— Entries —
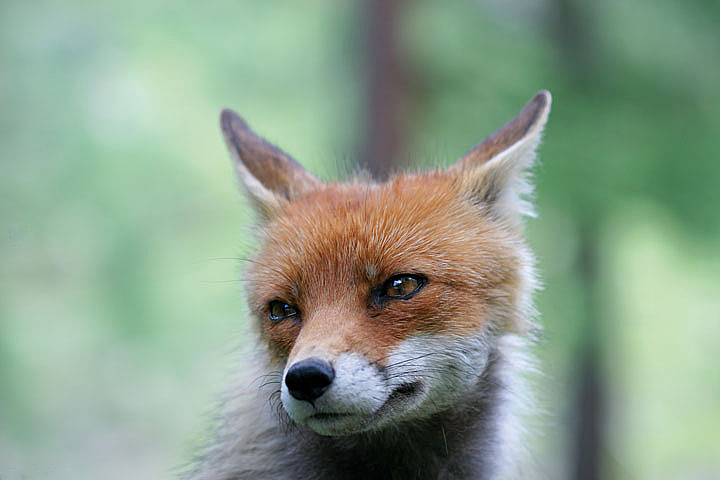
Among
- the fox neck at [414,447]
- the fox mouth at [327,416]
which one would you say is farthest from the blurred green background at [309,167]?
the fox mouth at [327,416]

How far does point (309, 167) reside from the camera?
1571 cm

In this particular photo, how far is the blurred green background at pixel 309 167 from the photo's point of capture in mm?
11148

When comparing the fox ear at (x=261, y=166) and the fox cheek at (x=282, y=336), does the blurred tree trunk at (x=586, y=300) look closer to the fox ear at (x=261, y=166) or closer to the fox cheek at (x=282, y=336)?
the fox ear at (x=261, y=166)

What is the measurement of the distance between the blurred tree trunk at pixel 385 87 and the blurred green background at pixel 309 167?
0.71 ft

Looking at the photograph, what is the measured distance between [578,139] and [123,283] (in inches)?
355

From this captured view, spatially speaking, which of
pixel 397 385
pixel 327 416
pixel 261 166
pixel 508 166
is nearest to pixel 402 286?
pixel 397 385

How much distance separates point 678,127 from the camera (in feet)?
36.0

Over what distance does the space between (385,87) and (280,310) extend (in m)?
9.35

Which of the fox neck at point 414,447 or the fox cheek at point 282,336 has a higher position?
the fox cheek at point 282,336

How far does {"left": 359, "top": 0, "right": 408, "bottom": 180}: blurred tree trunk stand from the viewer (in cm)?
1327

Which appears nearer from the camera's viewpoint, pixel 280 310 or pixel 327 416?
pixel 327 416

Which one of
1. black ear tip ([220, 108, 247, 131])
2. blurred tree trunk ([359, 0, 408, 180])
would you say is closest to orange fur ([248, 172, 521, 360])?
black ear tip ([220, 108, 247, 131])

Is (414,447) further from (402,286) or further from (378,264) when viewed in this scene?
(378,264)

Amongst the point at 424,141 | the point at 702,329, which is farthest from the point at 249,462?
the point at 702,329
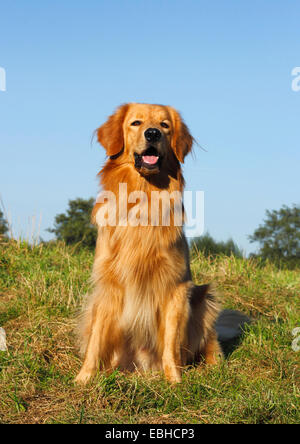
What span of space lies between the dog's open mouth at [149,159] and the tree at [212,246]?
4152 millimetres

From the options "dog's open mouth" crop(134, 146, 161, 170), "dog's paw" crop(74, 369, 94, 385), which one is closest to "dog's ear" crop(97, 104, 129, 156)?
"dog's open mouth" crop(134, 146, 161, 170)

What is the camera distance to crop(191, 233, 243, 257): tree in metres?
8.12

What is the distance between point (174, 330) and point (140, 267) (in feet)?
1.82

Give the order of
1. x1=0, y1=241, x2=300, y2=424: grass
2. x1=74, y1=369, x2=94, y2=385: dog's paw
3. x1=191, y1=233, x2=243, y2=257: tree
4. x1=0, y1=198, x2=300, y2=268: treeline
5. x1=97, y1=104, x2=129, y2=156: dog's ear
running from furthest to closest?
x1=0, y1=198, x2=300, y2=268: treeline
x1=191, y1=233, x2=243, y2=257: tree
x1=97, y1=104, x2=129, y2=156: dog's ear
x1=74, y1=369, x2=94, y2=385: dog's paw
x1=0, y1=241, x2=300, y2=424: grass

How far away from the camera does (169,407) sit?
124 inches

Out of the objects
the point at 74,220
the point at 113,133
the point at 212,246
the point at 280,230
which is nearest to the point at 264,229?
the point at 280,230

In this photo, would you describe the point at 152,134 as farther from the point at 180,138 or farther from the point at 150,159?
the point at 180,138

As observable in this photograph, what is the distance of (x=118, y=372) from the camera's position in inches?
136

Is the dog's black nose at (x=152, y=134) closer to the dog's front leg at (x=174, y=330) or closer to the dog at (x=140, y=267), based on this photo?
the dog at (x=140, y=267)

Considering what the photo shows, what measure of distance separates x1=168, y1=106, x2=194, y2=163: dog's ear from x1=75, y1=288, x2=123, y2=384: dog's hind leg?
1240 mm

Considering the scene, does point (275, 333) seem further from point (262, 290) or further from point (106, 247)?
point (106, 247)

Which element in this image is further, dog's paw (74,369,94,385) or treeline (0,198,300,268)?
treeline (0,198,300,268)

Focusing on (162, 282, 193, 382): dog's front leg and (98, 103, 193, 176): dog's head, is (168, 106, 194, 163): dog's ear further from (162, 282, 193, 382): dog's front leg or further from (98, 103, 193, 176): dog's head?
(162, 282, 193, 382): dog's front leg
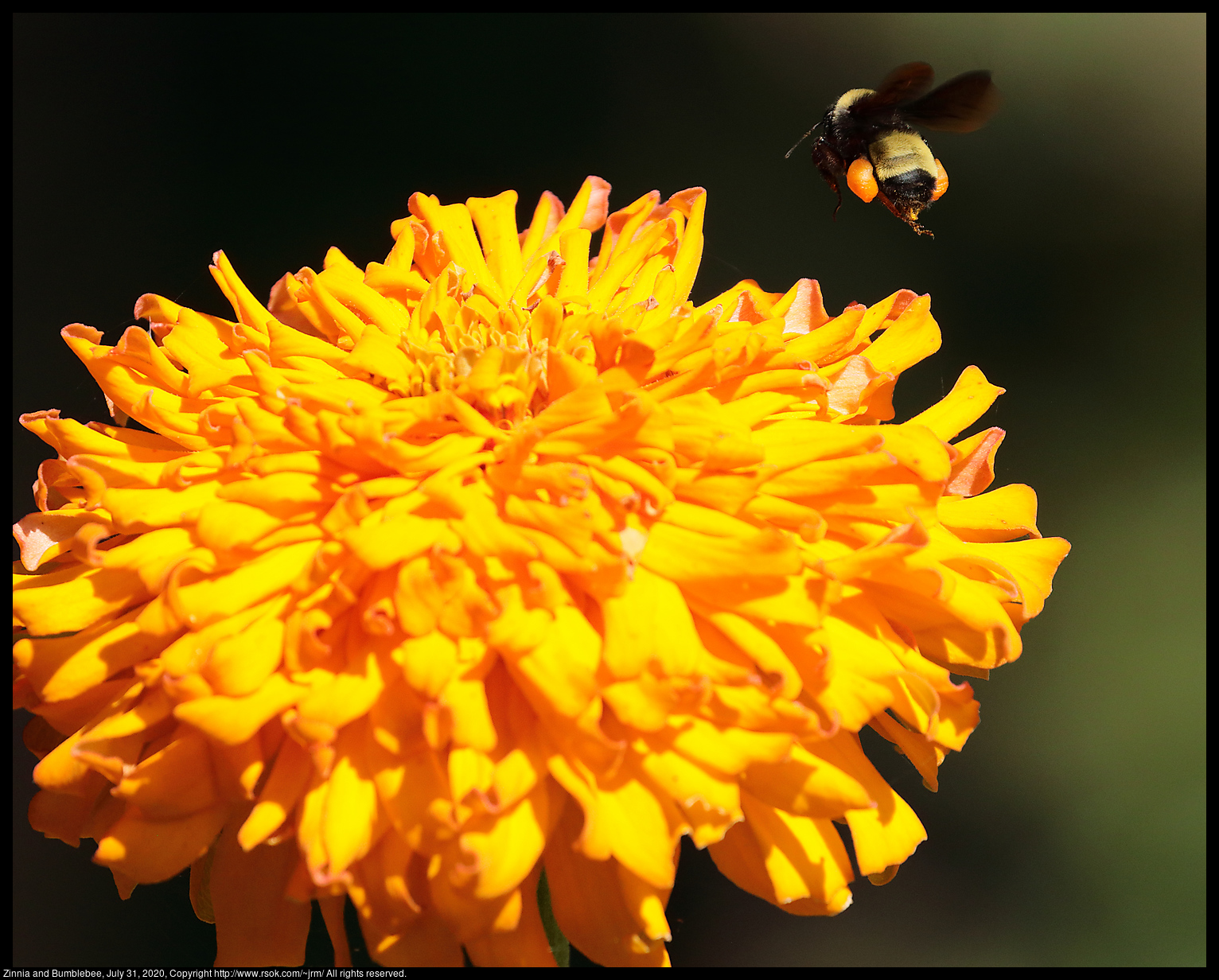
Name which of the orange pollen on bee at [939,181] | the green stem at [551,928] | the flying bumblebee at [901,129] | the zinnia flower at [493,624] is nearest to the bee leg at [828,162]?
the flying bumblebee at [901,129]

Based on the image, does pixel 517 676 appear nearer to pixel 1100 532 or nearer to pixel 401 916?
pixel 401 916

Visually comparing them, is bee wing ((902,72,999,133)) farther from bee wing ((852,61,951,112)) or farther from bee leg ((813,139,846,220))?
bee leg ((813,139,846,220))

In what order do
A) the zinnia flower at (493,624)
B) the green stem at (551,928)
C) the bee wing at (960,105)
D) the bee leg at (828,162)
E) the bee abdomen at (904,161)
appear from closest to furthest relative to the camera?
the zinnia flower at (493,624) < the green stem at (551,928) < the bee wing at (960,105) < the bee abdomen at (904,161) < the bee leg at (828,162)

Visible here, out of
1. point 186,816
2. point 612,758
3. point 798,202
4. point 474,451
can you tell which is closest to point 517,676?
point 612,758

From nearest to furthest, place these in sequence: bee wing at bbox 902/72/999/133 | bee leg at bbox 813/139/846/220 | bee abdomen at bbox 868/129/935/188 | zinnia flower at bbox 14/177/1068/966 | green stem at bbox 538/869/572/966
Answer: zinnia flower at bbox 14/177/1068/966
green stem at bbox 538/869/572/966
bee wing at bbox 902/72/999/133
bee abdomen at bbox 868/129/935/188
bee leg at bbox 813/139/846/220

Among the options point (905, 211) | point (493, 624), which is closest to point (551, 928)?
point (493, 624)

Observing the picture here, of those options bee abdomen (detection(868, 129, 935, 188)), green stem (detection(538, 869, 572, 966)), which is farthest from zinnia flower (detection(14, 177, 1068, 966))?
bee abdomen (detection(868, 129, 935, 188))

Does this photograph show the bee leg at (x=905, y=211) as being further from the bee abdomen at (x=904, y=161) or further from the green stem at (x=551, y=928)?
the green stem at (x=551, y=928)
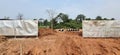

— Direction —
State how many lines of the listing above contain the word "nearest". Give only the number.

— Finished task —
4